◆ Task to carry out:
Which lines below contain the word "Source" with the same capitalization? Gather each of those lines in full.

◆ Record set:

=====

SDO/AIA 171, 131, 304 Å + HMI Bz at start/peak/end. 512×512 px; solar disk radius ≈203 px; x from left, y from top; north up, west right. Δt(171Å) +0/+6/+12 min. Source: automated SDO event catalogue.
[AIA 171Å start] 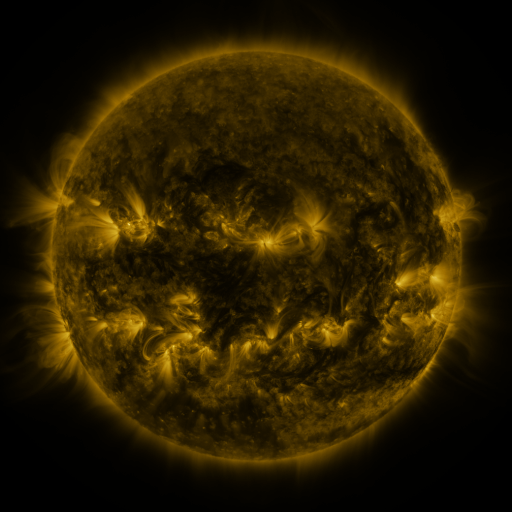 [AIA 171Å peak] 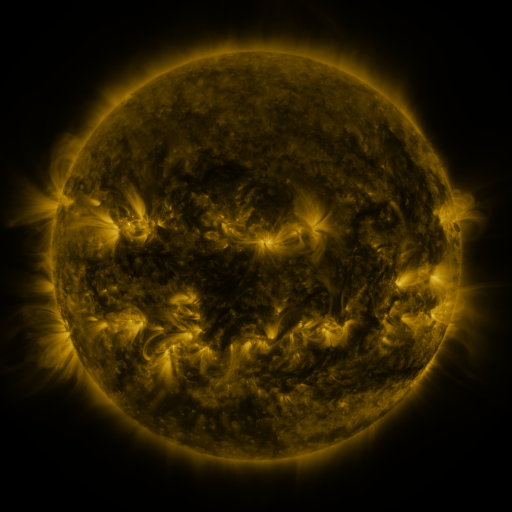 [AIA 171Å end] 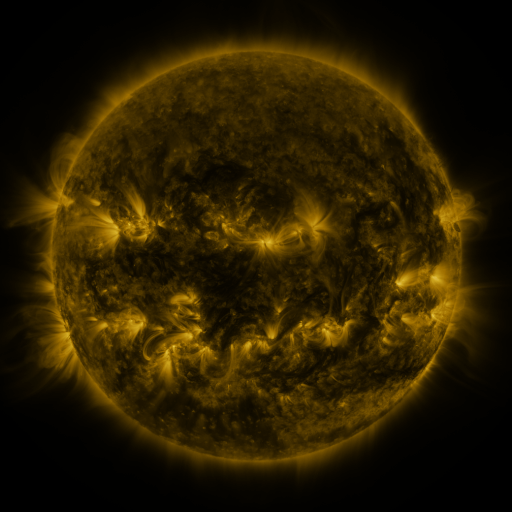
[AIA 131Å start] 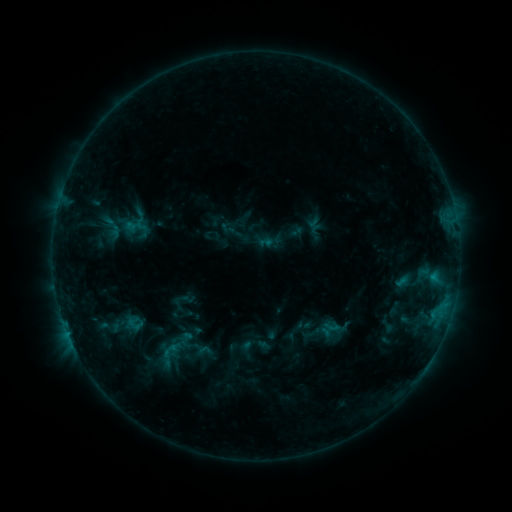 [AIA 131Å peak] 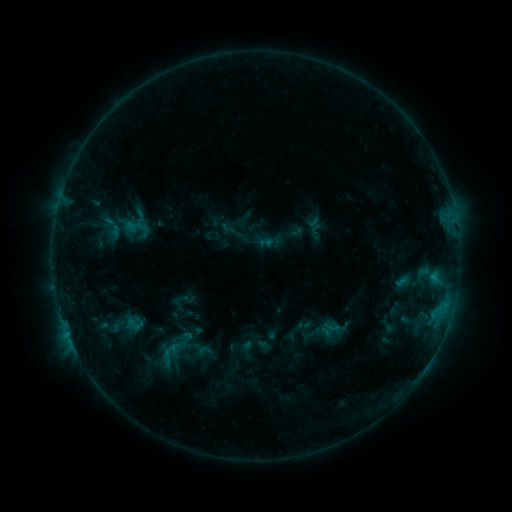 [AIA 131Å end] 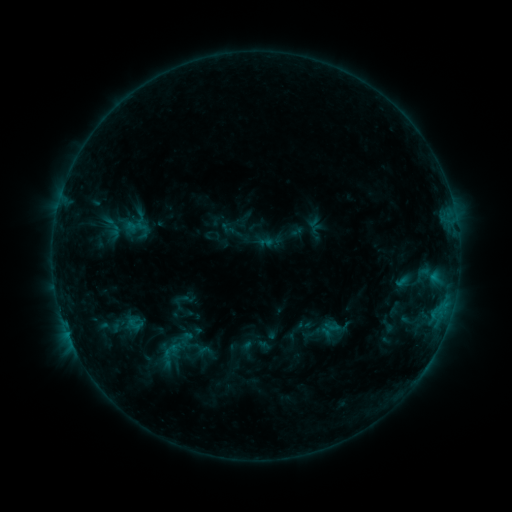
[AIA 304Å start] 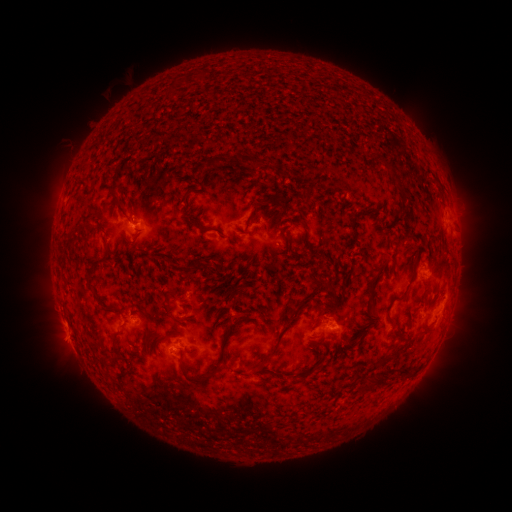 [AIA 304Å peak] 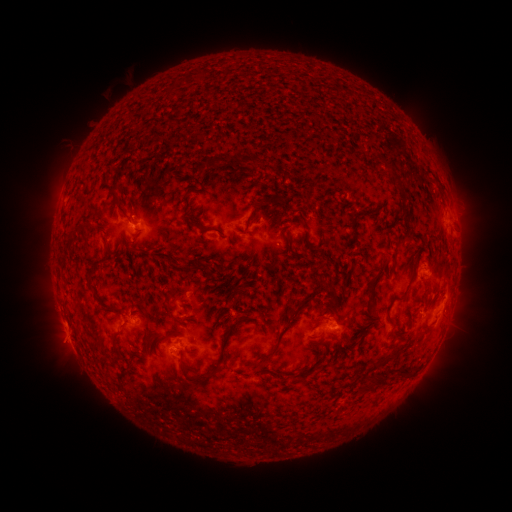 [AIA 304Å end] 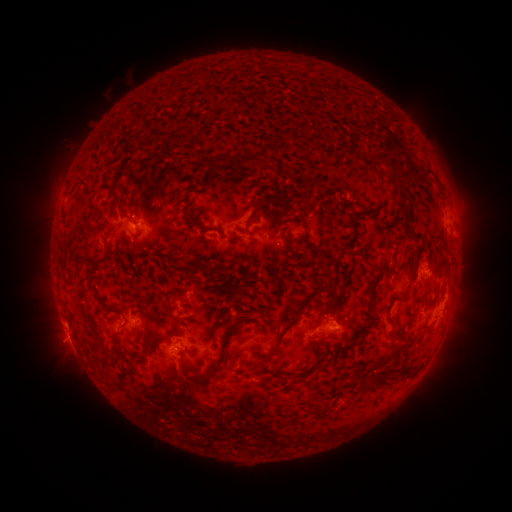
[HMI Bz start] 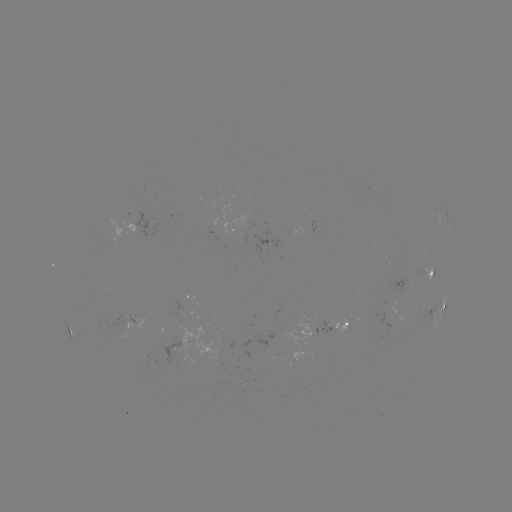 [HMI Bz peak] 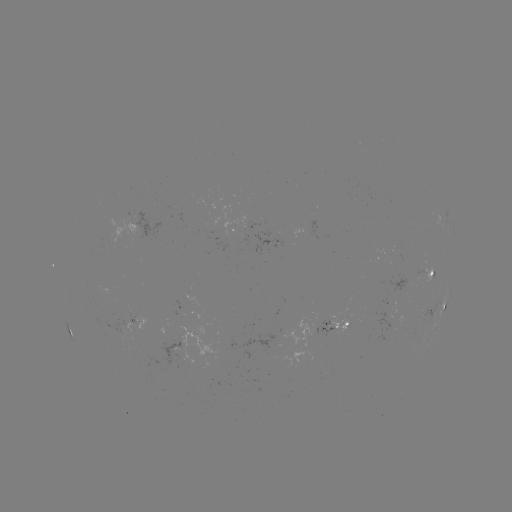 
nothing was catalogued: no classed flare, no EUV trigger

=====

◆ Response to the task:
SDO/AIA 171, 131, 304 Å + HMI Bz at start/peak/end. 512×512 px; solar disk radius ≈203 px; x from left, y from top; north up, west right. Δt(171Å) +0/+6/+12 min. Source: automated SDO event catalogue.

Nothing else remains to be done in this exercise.